A primeira palestra foi justo a ministrada por Morais sobre dois precursores portugueses no gênero da FC&F. Finda sua participação brilhante, o etéreo e volátil dublê de editor fantasma e advogado evolou-se misteriosamente do Gil Vicente, não sendo jamais encontrado até o término do congresso.

Ainda antes do almoço dessa quinta-feira, o físico Carlos Fiolhais ministrou uma palestra interessantíssima, "Física & Ficção Científica", onde abordou sobretudo a questão da plausibilidade científica nos argumentos do gênero, não se furtando a comentar mesmo os enredos de Jornada nas Estrelas.

Depois do almoço deu-se a mesa-redonda que reuniu, de um lado a autora norte-americana Joan D. Vinge, e do outro um punhado de escritoras feministas portuguesas. A oportunidade do surgimento de um debate amplo e de alto nível, proporcionada pelo tema dessa mesa-redonda, "O Fantástico e o Feminino", foi desperdiçada pela total falta de preparo da parte das portuguesas, que pareciam ignorar tanto o papel da temática feminista na FC&F americana recente, quanto a importância dessa temática na obra de Joan Vinge.

Após essa mesa-redonda frustrante, David Pringle, o editor do magazine inglês Interzone, ministrou uma palestra que acabou revelando um lado polêmico na sua defesa apaixonada da FC como o único gênero visionário, capaz de expandir os horizontes intelectuais do leitor, e sua insistência em considerar o Horror e a Fantasia como expressões menores.

À noite deu-se o lançamento pela Caminho, do maciço romance Terrarium, escrito a quatro mãos por João Barreiros e Luís Filipe Silva.
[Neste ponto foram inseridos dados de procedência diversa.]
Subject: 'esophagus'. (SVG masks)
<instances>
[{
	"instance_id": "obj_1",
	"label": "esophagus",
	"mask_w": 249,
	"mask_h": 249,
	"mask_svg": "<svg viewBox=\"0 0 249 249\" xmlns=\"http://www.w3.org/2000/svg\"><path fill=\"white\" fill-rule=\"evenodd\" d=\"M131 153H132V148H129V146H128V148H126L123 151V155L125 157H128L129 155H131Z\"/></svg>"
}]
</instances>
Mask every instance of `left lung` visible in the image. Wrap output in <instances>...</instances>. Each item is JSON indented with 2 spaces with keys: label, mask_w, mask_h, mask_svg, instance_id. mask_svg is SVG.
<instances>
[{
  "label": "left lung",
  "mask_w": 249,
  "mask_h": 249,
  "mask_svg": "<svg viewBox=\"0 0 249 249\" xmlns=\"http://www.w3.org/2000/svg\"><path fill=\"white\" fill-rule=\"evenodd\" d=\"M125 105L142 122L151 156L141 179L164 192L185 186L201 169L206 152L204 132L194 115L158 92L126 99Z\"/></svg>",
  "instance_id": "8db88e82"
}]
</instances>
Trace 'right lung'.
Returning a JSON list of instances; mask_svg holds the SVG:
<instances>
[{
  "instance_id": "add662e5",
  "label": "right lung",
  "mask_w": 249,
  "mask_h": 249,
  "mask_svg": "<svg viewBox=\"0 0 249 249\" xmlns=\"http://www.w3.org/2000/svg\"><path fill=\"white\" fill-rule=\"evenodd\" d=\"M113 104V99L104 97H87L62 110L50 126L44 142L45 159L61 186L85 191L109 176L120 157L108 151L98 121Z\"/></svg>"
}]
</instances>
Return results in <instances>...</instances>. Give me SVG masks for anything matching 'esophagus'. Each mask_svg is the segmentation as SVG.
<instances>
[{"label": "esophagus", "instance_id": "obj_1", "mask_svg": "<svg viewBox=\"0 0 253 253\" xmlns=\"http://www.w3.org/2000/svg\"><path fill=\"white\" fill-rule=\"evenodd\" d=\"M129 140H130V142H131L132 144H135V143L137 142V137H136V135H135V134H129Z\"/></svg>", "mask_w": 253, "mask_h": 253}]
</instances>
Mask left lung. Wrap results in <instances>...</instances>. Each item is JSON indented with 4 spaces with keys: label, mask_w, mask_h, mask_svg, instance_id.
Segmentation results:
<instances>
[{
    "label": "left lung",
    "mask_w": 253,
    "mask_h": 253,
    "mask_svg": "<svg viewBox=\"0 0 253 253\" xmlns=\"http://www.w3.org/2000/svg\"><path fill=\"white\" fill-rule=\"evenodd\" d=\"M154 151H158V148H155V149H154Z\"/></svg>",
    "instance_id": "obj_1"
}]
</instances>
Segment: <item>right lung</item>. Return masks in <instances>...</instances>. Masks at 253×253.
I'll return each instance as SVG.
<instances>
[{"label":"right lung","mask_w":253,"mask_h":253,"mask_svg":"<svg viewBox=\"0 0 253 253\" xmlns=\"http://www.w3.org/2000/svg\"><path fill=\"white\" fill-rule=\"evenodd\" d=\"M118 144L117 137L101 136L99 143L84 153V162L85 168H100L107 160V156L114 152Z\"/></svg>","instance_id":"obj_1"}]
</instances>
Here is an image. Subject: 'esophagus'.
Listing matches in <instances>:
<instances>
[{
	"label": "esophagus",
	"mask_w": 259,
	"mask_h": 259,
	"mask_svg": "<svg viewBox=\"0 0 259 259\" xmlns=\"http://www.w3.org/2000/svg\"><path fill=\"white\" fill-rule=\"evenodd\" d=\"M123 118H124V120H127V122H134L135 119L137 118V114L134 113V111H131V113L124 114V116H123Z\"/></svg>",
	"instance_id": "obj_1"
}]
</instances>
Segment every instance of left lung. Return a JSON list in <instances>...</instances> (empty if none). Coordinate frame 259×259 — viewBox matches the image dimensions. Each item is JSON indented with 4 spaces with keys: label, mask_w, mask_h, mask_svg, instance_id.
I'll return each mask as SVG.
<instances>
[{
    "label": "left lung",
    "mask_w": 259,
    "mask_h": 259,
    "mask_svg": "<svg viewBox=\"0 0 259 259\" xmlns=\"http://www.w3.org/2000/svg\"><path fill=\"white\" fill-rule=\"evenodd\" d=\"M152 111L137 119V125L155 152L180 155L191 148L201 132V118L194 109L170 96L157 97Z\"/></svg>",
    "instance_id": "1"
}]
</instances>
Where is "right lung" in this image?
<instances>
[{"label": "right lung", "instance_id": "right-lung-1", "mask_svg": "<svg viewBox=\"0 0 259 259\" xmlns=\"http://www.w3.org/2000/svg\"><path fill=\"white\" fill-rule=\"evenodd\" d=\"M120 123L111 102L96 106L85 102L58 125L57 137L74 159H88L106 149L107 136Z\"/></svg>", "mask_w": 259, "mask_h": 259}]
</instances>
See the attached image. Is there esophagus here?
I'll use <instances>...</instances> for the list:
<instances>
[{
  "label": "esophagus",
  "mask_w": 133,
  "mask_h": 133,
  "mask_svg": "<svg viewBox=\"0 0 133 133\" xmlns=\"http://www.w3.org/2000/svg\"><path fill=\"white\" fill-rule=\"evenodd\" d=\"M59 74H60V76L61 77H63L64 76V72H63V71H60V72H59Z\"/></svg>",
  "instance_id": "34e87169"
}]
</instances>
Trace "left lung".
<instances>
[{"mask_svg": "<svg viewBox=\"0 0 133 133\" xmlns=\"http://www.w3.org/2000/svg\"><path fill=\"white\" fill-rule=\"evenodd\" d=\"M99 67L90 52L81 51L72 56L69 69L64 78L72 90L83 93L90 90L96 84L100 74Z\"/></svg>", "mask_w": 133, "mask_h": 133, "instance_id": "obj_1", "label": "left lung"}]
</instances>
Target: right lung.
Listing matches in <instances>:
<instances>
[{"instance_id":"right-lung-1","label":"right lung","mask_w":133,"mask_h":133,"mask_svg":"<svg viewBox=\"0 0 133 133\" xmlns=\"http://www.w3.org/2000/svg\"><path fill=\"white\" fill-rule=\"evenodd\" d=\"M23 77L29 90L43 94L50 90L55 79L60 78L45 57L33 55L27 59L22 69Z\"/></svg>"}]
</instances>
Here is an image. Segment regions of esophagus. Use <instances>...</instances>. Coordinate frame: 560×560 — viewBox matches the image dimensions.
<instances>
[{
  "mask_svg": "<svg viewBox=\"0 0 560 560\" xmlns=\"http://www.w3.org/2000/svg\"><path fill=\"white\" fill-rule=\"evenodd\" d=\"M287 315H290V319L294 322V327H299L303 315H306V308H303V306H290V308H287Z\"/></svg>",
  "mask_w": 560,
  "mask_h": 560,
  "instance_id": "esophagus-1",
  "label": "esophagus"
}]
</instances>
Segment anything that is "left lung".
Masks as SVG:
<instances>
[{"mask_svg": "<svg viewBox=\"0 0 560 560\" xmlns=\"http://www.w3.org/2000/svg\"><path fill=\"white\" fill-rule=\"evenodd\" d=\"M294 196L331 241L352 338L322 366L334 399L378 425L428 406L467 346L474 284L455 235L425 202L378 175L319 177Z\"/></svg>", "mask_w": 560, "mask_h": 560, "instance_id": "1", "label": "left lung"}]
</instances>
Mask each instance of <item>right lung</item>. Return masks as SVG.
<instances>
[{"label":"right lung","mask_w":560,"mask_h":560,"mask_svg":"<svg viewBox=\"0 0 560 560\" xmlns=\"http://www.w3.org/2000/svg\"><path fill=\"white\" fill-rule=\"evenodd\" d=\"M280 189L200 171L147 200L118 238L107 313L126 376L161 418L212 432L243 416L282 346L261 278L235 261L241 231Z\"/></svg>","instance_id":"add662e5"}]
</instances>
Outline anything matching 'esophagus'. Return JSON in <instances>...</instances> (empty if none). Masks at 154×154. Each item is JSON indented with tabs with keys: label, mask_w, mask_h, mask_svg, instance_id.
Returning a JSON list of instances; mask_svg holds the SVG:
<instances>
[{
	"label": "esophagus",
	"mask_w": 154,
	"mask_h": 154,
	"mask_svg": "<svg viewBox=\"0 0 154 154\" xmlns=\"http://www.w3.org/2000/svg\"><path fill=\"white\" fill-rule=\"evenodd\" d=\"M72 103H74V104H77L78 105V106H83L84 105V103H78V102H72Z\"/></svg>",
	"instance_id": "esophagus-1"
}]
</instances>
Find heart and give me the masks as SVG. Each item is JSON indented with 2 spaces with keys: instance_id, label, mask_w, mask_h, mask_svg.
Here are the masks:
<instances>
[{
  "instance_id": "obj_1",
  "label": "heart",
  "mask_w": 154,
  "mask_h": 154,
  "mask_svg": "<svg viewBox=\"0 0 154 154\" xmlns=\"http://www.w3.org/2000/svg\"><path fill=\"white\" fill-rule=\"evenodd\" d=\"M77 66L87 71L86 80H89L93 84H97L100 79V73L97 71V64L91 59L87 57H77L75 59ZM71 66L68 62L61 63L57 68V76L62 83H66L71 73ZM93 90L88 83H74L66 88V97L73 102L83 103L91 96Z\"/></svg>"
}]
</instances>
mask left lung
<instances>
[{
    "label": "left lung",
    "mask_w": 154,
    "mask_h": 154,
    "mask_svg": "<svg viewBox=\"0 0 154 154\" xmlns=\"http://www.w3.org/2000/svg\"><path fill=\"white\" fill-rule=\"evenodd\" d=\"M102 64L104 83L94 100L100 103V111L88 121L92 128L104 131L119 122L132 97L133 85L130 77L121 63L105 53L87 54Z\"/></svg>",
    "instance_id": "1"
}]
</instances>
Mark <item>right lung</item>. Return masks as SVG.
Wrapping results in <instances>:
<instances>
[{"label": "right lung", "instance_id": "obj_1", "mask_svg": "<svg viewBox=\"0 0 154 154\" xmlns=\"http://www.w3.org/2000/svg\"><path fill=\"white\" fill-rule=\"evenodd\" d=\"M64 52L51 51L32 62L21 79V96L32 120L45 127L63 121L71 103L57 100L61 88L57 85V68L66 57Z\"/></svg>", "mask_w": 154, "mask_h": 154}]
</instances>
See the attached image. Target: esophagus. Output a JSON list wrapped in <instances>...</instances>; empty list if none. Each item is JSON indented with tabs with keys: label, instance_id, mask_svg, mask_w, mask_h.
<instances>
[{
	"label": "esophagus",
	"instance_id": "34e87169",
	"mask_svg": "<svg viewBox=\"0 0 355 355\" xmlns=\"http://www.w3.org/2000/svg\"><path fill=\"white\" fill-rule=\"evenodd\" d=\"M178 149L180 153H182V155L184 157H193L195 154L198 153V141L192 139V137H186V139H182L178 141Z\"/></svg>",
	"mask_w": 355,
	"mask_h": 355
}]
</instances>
O título recém-lançado recebeu boa cobertura da imprensa. Comentava-se à boca pequena que o livro tiraria a Caminho do buraco ou a enterraria em definitivo. Na primeira hipótese, já estariam sendo cogitadas as continuações Aquarium e Solarium, para completar a trilogia.

Durante o jantar Carlos André Mores realizou um assédio literário mal sucedido contra a Joan D. Vinge, que se recusou a ceder material para o fanzine Hipertexto.

Após o jantar fomos convidados pela Câmara a assistir um balé erótico light no Cassino de Estoril. Tudo muito artístico, e o champanhe razoavelmente potável.

A manhã de sexta-feira foi marcada por duas decepções. A primeira foi a ausência de Jean-Pierre Moumon, editor da revista francesa de FC Antàres. Moumon não compareceu devido a uma greve nos transportes ferroviários franceses. Uma pena, pois mantendo correspondência com ele há anos, eu sonhava em conhecê-lo pessoalmente. A segunda decepção foi a perda da palestra "H.G. Wells' The Time Machine vs. Stephen Baxter's Time Ships", remanejada para a parte da manhã enquanto ainda constava à tarde na programação original.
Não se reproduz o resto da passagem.